Сессия: Дневник преподавателя-взяточника Данилевский Игорь
– Ты давно её знаешь?
– Ага.
– Клеил её, что ли?
– Да ну, брось ты. Еще таких я не клеил. Ну, у них там дела…
– Ладно, забудь…
– …Чё – забудь-то? В местах, о которых вообще ни слуху, ни духу – вон какие цены. А у нас с промкибернетики один погорел, у которого всего лишь тысяча двести за пятерку. И это по кибернетике, а не по какой-нибудь гуманитарной херне. На нас жалуются, нас арестовывают…
– Становись гаишником, – смеется Гала.
– Да, кстати: а этих упырей вообще никто не трогает!
– Гаишники – особая песня, сам понимаешь. Вон мне Фархад рассказывал: его знакомый год назад где-то иномарку продавал, а покупатель был гибэдэдэшник как раз. Ему двадцать тысяч не хватало. Он сказал этому фархадовскому знакомому: жди до завтра, у меня сегодня дежурство ночью. И чё ты думаешь…
– Утром привез недостающую сумму?…
– Привёз!
– Понятно… Просто места, где можно делать левые деньги, делятся на блатные и все остальные. На всех остальных работа индивидуальна и непредсказуема. Но всё равно досадно. Блин, почему большие деньги достаются всяким уродам, а не нам?! Уж мы бы с тобой нашли им применение!
– Это точно! Ты бы, конечно, сразу рванул в Мексику…
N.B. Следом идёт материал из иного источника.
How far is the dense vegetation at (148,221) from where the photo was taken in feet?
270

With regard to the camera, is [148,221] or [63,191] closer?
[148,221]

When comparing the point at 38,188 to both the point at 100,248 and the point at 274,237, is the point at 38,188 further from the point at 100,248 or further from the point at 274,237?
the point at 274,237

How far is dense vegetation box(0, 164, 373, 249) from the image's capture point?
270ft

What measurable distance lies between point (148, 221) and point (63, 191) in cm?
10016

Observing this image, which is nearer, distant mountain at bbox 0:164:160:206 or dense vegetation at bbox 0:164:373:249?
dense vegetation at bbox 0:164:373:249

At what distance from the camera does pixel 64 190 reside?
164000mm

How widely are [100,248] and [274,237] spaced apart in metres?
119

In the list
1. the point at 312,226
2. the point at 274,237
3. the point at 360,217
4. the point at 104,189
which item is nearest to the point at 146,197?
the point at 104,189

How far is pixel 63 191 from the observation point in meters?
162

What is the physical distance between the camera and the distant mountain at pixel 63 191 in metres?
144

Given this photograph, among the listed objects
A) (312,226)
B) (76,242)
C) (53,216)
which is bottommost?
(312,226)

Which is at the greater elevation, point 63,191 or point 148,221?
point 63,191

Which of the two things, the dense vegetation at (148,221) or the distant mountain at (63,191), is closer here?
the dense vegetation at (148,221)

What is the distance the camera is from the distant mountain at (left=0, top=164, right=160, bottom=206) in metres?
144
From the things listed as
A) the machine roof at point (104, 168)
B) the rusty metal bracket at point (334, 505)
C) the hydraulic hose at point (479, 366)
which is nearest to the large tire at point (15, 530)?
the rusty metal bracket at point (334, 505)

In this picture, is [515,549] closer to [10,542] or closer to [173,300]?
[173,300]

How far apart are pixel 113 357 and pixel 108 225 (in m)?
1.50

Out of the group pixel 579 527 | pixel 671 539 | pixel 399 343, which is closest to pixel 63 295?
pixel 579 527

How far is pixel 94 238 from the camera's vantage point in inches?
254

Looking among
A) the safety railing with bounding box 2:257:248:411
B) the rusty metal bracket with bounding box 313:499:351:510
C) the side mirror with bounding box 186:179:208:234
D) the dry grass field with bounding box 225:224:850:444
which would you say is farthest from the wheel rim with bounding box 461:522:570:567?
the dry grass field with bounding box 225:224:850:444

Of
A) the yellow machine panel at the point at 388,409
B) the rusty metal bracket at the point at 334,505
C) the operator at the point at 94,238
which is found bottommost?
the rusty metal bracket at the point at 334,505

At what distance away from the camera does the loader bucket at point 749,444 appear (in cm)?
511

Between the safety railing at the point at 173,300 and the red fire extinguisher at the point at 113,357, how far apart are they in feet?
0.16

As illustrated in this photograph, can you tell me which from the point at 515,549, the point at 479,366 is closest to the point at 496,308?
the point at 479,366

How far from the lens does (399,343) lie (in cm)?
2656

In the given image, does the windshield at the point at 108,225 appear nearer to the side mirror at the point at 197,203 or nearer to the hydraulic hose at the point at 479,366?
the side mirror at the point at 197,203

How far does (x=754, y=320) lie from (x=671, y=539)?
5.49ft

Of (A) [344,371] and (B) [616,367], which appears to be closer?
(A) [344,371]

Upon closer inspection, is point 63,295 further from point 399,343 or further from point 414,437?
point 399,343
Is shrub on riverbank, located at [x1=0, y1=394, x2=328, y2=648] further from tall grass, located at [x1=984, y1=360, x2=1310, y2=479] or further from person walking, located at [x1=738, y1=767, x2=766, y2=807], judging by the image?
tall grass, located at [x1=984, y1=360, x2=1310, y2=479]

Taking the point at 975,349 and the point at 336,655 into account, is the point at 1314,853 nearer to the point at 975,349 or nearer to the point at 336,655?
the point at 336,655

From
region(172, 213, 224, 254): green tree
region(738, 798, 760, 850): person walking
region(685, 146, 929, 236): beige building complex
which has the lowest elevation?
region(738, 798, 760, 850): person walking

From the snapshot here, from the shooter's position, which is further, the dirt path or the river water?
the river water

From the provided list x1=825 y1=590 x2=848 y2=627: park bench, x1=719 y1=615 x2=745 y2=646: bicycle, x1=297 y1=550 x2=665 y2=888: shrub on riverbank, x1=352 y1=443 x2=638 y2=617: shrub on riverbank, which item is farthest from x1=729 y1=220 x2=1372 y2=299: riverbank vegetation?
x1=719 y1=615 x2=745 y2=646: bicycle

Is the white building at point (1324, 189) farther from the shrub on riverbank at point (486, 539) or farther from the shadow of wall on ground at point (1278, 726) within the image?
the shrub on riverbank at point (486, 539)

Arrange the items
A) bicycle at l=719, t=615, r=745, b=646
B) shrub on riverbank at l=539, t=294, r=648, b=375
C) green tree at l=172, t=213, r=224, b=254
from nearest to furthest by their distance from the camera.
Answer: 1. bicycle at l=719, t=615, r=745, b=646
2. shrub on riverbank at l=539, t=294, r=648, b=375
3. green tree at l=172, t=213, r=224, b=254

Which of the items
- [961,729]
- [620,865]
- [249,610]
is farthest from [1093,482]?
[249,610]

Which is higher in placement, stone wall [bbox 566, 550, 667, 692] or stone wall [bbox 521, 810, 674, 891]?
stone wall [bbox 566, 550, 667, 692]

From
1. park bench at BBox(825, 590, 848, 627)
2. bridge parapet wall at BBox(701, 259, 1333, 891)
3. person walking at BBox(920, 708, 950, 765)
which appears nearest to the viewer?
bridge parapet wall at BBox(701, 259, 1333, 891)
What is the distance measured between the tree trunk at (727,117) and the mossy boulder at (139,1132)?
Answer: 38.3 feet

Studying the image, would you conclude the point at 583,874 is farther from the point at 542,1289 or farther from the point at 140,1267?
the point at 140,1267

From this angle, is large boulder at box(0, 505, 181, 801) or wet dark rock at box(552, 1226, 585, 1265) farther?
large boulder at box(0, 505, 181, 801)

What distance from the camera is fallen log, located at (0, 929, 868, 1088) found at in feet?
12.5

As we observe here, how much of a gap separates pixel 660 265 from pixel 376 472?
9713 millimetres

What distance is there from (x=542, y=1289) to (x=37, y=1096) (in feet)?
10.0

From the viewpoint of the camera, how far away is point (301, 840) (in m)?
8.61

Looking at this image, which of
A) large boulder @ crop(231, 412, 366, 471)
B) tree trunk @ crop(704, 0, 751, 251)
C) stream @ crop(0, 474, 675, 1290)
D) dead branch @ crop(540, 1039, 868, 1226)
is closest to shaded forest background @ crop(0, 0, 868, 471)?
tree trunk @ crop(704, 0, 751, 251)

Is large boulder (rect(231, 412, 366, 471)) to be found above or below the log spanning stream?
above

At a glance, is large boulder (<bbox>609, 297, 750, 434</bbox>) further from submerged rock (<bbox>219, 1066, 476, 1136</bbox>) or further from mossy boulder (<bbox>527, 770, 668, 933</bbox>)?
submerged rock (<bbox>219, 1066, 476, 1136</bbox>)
– …Или в Бирму. Помнишь «Духлесс»?
– Помню, конечно.
– Когда Минаев в Казань приезжал, он давал интервью «Вечерке». Его спросили: «Если вы на самом деле так ненавидите тусовку, чё вы там делаете?». И он знаешь, что сказал? «Альтернативы-то всё равно нет!» Представляешь! Мне бы пятнадцать тысяч долларов в месяц, как у его топ-менеджера…
– …Каждые выходные можно куда-нибудь ездить!
– Да вот именно! Уик-энд в Риме, уик-энд в Токио. А у кого-то детишки такие деньги имеют на карманные расходы!
– Знаю…
– …В клубе посидеть! Зла не хватает! Ладно – оставим эту тему… Как у тебя дома? Вы сейчас все на фазенде живёте? У Сергея отпуск?
– Да. Ну, Ленка у бабушки иногда бывает, но в основном, конечно, она с нами. А ты на родительскую дачу так и не выбираешься?
– …Не-а! Не уважаю я дикий отдых. Знаешь, как Брюс Уиллис в «Герое-одиночке» говорил: «Сам-то я парень городской – люблю чувствовать асфальт под ногами и видеть огни большого города». Вот это моё ощущение один в один!
Про себя думаю: «Надо бы съездить туда разочек хотя бы для того, чтобы спрятать там компру. Все эти флэшки с диктофонными записями, вопросы старост, списки с фамилиями и суммами держать дома больше нельзя. Точнее, не стоит».
– Хотим, кстати, в «Идее» раскладной диванчик купить, чтобы на фазенде поставить. В эту субботу, наверное, съездим, чтобы подобрать.
– Валяйте. А ты знаешь, что в «Идее» на выдаче мебели работает девчонка с именем «Аксана»? Через «А»?
– Нет. А почему она через «а»?
– Потому что какая-то шибко грамотная регистраторша так ее записала. Она до сих пор «Аксана» – по паспорту.
– Могла бы уж сменить давно. Или теперь сама не хочет – это ее бренд?
– Наверное.
– Ты немного отошёл? – улыбается Гала.
– Начинаю! – улыбаюсь я в ответ.
– Ты тогда не очень обидишься, если я тебе скажу, что мы с Ленкой скоро поедем в Чехию? Я ей это обещала за успешную сдачу экзаменов.
– Да нет, о чем ты говоришь! Езжайте, конечно. Это и недорого, и очень красиво.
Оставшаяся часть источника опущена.